Terms: Typically, 30-60 days after bill of lading date. In Europe also 30 days EOM (from 30 days of date of invoice to 30 days after the end of the month in which the product was delivered).
Standard cargo size: In Europe, a typical truck size is 20-24 tonnes and a miscellaneous consumer represented in the price range buys between one to 10 trucks per month. In the US, tank trucks of 45,000 lb or railcars of 150,000-160,000 lb.
In China, domestic spot deliveries are mainly on a truck basis of 20-25 tonnes per truck. In Japan, small buyers purchase truck loads or iso-tanks at 8-10 tonnes/truck and 16-20 tonnes/iso-tank. A few big buyers purchase PO in 500-1,000-tonne barges. The Japanese price range encompasses prices for small and big buyers. In Korea, big buyers are fed via pipelines, while small buyers purchase PO in tank trucks or drums.

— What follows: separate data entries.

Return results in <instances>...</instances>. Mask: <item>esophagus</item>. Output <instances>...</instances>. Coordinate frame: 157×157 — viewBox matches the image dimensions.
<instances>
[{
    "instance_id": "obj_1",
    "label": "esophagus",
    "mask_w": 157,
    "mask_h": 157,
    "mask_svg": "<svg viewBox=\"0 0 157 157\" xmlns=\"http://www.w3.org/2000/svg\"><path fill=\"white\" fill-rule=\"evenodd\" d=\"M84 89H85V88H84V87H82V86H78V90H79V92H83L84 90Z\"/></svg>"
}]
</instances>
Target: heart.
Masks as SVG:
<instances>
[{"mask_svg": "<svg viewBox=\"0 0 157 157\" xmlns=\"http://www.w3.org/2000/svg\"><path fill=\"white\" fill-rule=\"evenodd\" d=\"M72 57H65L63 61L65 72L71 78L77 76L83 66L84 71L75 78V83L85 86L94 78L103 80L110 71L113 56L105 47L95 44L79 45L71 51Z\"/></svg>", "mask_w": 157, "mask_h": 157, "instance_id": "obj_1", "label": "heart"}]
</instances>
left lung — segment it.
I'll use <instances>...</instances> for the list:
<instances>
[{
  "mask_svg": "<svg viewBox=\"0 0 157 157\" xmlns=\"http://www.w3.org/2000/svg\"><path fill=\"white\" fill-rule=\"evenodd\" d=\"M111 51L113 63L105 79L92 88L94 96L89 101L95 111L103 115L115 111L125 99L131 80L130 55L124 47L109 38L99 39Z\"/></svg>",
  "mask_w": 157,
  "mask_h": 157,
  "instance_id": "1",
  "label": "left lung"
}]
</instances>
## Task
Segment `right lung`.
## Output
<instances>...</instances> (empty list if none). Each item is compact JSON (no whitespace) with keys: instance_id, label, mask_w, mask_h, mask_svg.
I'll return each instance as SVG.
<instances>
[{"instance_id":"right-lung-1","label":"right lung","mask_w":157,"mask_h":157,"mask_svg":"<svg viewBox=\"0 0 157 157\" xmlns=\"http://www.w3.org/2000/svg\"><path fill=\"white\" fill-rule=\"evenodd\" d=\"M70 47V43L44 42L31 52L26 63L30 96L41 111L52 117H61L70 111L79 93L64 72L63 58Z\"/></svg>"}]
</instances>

In Europe, the official range covers quarterly contract business for miscellaneous consumers, i.e. excluding the non-polyol sector. The contracts include both formula and freely negotiated business, although the greater proportion of the market is reflected by the first type which is based on 80% of the propylene feedstock movement.
In Europe there are two major producers and four smaller manufacturers of PO. There are also integrated players who both produce and sell PO as its derivatives. This makes it very difficult for non-integrated buyers of PO to pass on any price movements to their end-use market.
There are four major producers in Japan and one in Korea. Most of these are integrated and who also make and sell PO-derivatives. Both countries are PO-self sufficient and settle contract prices on a delivered basis on formula involving feedstock costs. In China , most domestic suppliers are also integrated producers and downstream polyol or propylene glycol capacities and only one is currently known to be producing solely PO with no downstream capacity. As a result of this captive use, imports are necessary.
In the USA, there are four major producers of propylene oxide, with the bulk of production being captive. Product usage is typically for integrated downstream operations, for example, mono propylene glycol. The ICIS monthly contract assessment is a calculation based on propylene feedstock and value into the polyol and MPG sectors, and verified with the industry.
The USA report carries a price assessment with no market commentary. The Europe and Asia reports offer market commentary that includes details of traced transactions, news on the supply/demand balance, export/import information, contract price negotiations and general sentiment for price direction. Where applicable there is product information, comments on up and downstream market developments and general market intelligence.